Mundekis defended authorizing the payments to Schipske, arguing that as an employee she was owed the money. She said that Schipske came to her with unpaid invoices for salary on Oct. 28 after being ignored by other top Democratic Party officials.
"It's her final payment," Mundekis said. "It's money owed. It's wages that were earned. You cannot take back wages from someone. It's wage theft. You cannot take money away because you didn't like their work.
"We had a valid contract with this person and it runs to 2013," she said.
Delegate Greg Diamond argued that "the check she gave to Gerrie Schipske was wrong, not because of anything about what Gerrie Schipske did."
Diamond said Mundekis should have been ringing alarm bells in February or March if she wasn't getting financial documents. He also criticized her for not being clear about the party finances with members.
"I don't think the treasurer kept us informed," Diamond said. "She had the responsibility to bring it to us back then."
On the other hand, the impeachment motion criticized Mundekis for making comments in October about the lack of financial transparency among party leaders and the network of Democratic Party clubs across Orange County.

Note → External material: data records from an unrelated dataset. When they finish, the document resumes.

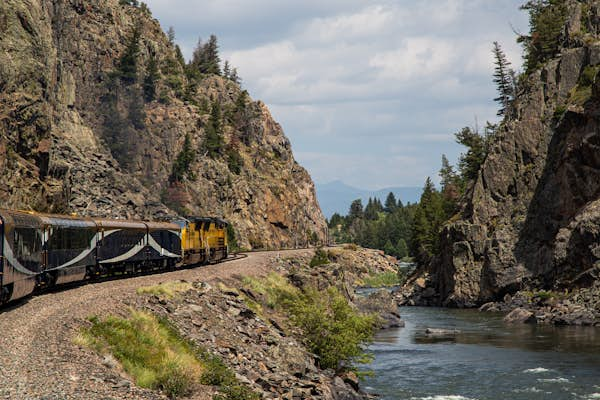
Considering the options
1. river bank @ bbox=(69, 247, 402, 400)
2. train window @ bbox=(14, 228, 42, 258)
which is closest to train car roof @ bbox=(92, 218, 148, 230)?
river bank @ bbox=(69, 247, 402, 400)

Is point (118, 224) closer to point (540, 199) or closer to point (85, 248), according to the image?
point (85, 248)

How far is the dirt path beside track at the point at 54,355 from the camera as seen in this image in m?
15.6

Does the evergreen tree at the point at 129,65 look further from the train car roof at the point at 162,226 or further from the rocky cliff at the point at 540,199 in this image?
the train car roof at the point at 162,226

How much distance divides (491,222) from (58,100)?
64.1 metres

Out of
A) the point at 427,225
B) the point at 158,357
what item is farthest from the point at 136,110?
the point at 158,357

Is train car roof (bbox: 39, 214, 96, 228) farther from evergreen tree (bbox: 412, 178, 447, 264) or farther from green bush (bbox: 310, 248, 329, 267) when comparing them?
evergreen tree (bbox: 412, 178, 447, 264)

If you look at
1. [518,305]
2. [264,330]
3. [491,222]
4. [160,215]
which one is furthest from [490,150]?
[264,330]

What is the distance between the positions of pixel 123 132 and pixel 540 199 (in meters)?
79.1

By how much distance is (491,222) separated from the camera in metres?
92.1

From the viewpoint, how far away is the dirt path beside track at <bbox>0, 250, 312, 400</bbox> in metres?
15.6

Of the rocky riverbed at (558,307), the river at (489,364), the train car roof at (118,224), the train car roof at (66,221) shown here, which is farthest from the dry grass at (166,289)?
the rocky riverbed at (558,307)

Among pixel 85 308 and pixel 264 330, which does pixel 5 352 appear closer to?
pixel 85 308

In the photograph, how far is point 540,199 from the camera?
278ft

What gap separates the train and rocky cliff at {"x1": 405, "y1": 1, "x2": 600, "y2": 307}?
40237mm
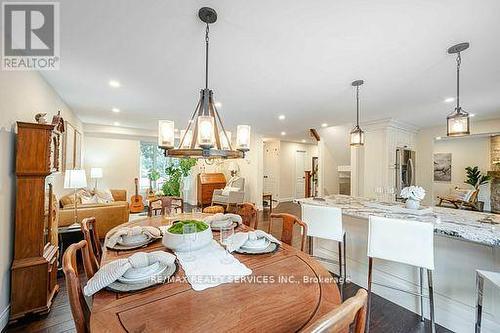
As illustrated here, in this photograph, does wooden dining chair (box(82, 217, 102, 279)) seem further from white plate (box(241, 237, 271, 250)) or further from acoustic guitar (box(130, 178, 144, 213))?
acoustic guitar (box(130, 178, 144, 213))

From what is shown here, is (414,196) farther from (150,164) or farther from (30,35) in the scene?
(150,164)

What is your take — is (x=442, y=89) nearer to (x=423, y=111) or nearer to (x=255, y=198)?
(x=423, y=111)

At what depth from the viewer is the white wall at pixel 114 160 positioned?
6180mm

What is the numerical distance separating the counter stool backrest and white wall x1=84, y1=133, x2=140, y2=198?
680cm

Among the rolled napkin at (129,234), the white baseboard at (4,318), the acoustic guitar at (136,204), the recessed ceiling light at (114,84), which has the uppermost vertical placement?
the recessed ceiling light at (114,84)

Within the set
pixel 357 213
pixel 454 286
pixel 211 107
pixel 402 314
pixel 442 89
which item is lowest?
pixel 402 314

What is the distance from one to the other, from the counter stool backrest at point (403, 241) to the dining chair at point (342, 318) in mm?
1213

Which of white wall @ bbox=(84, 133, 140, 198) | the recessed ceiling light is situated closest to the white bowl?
the recessed ceiling light

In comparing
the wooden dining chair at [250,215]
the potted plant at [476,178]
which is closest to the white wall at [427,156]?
the potted plant at [476,178]

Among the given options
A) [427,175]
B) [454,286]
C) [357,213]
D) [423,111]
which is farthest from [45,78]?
[427,175]

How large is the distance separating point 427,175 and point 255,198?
471 centimetres

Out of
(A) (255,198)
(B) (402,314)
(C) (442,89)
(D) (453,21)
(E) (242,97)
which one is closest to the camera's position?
(D) (453,21)

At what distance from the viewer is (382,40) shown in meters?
1.87

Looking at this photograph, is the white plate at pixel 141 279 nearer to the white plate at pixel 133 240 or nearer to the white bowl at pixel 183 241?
the white bowl at pixel 183 241
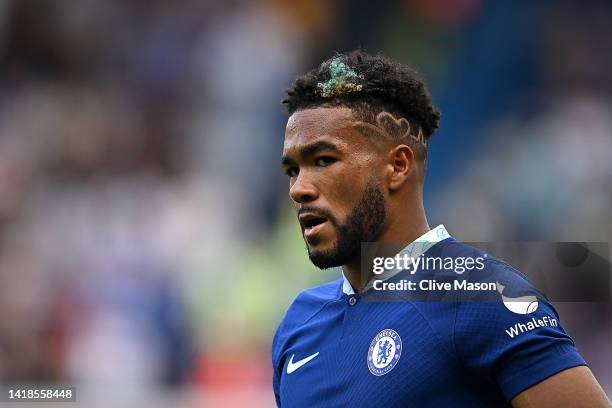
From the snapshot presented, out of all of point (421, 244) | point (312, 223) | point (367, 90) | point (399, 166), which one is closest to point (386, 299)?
point (421, 244)

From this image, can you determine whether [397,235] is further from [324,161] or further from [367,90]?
[367,90]

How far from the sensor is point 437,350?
282 cm

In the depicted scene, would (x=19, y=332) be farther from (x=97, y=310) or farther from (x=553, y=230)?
(x=553, y=230)

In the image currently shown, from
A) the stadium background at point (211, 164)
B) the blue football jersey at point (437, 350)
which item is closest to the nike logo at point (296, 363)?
the blue football jersey at point (437, 350)

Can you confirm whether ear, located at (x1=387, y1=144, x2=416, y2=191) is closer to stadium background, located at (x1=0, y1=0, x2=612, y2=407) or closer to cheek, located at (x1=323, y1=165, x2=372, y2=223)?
cheek, located at (x1=323, y1=165, x2=372, y2=223)

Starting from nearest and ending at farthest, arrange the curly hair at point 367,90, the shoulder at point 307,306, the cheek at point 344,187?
the cheek at point 344,187, the curly hair at point 367,90, the shoulder at point 307,306

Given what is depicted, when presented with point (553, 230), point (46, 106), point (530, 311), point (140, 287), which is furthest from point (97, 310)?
point (530, 311)

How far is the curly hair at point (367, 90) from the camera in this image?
3.30 metres

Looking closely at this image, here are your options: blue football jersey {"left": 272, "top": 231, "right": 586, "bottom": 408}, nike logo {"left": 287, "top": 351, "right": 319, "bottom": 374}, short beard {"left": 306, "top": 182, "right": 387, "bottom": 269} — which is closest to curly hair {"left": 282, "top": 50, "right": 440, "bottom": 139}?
short beard {"left": 306, "top": 182, "right": 387, "bottom": 269}

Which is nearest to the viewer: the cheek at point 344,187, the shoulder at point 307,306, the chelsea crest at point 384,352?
the chelsea crest at point 384,352

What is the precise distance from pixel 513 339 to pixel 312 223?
894 mm

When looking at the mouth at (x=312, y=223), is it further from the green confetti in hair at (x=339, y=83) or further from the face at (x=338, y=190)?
the green confetti in hair at (x=339, y=83)

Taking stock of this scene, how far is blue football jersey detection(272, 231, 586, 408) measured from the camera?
8.68 feet

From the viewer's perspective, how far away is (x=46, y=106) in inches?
376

Mundekis was unapologetic.
"I have been constantly asking for access to the party financial information," she told delegates. "All receipts are supposed to go through me, and none of this has happened."

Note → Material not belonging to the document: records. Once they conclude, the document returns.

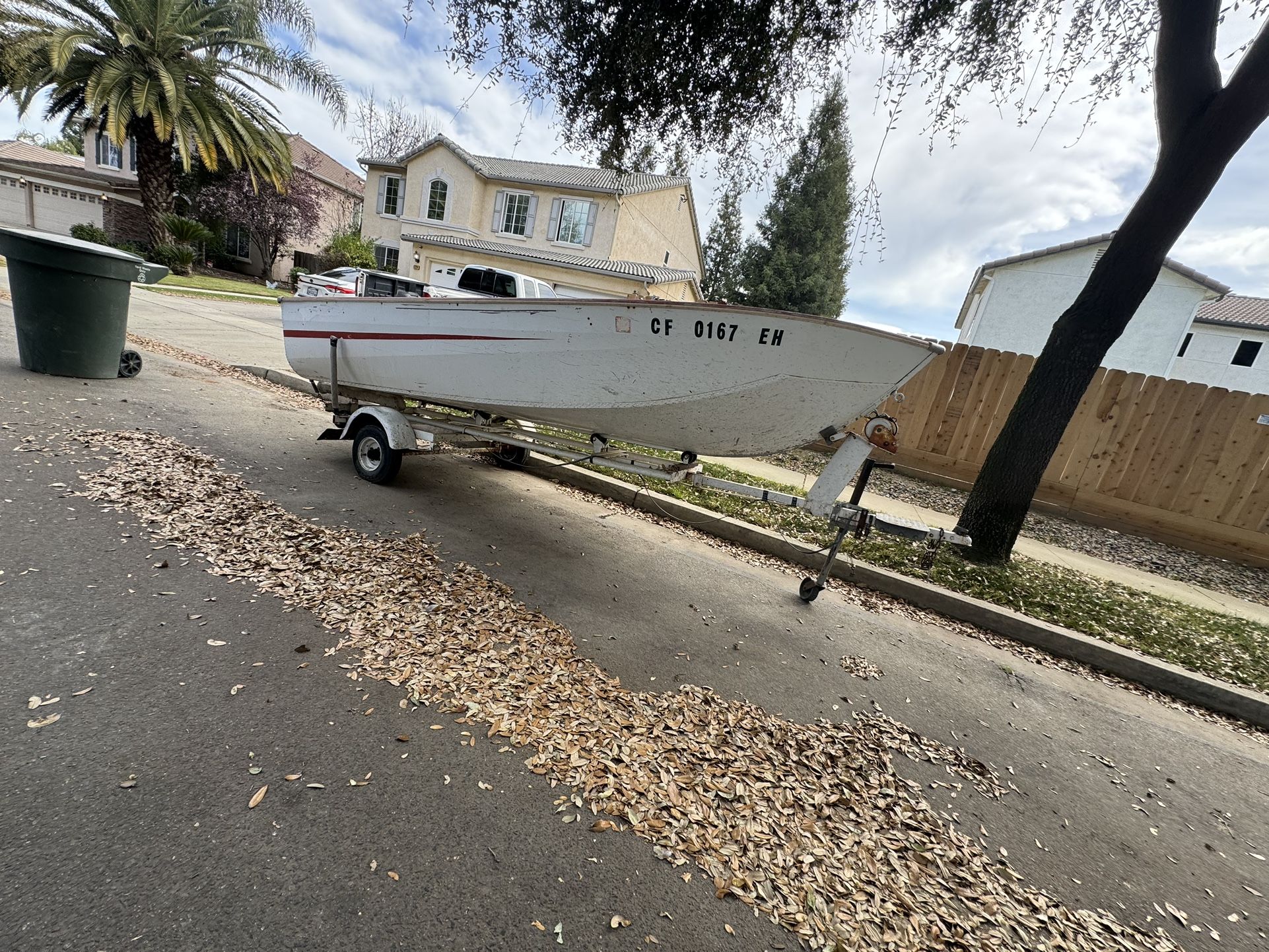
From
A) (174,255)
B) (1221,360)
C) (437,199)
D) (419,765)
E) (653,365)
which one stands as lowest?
(419,765)

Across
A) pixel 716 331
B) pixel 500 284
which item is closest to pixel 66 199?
pixel 500 284

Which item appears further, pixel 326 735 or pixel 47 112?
pixel 47 112

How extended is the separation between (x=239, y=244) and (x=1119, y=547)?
3682 centimetres

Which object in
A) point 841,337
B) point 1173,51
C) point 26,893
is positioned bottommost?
point 26,893

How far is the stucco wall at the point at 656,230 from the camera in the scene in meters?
23.4

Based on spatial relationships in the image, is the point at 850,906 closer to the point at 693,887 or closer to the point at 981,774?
the point at 693,887

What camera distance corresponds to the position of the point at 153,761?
191 cm

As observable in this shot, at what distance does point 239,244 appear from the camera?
28828 mm

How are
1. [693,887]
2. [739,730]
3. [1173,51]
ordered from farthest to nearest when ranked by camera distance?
[1173,51] → [739,730] → [693,887]

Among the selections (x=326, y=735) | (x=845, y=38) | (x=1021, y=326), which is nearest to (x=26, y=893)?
(x=326, y=735)

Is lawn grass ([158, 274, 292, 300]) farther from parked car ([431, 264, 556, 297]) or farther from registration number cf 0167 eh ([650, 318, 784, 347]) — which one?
registration number cf 0167 eh ([650, 318, 784, 347])

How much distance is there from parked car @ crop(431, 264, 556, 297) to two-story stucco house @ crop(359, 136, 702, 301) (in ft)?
37.1

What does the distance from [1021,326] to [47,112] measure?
36103 mm

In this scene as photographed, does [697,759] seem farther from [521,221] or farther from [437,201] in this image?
[437,201]
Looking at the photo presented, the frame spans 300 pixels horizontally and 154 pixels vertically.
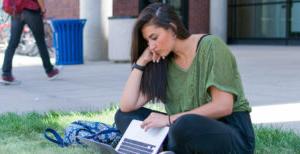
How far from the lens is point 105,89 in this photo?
327 inches

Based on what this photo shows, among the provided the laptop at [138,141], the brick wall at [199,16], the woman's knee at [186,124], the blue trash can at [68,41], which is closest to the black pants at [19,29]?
the blue trash can at [68,41]

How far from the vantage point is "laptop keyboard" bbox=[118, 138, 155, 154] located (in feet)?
11.5

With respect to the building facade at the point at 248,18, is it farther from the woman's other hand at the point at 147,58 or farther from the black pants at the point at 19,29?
the woman's other hand at the point at 147,58

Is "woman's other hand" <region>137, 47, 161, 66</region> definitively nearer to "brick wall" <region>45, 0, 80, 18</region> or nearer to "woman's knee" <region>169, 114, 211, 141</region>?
"woman's knee" <region>169, 114, 211, 141</region>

She added that party Chairman Frank Barbaro won't even tell her the party's new bank account number.
Barbaro was not present at Monday's meeting and could not be reached for comment.
"I have never seen one single bank statement," Mundekis told delegates. "I do not know where your money goes. After Durkee and Associates went out of business, I stopped receiving signed copies of contracts."
Barbaro said county Democratic Party officials had opened a new bank account after the Durkee indictment. Mundekis said she wasn't included in those plans.
"It is illegal to go around the county treasurer," she said. "It's not a figurehead position. We have a lot at risk here."
Denise Penn, a delegate supporting Mundekis, said the county Democratic Party is facing a systemic problem, a "failure to communicate."
Mundekis has been barraged with questions since the Kindee Durkee scandal, Penn said, and "it's hard to answer those questions when communication has broken down.
"We are the party of the people, and we have to operate with transparency," she said.
"We need to start working as a team and stop being a circular firing squad."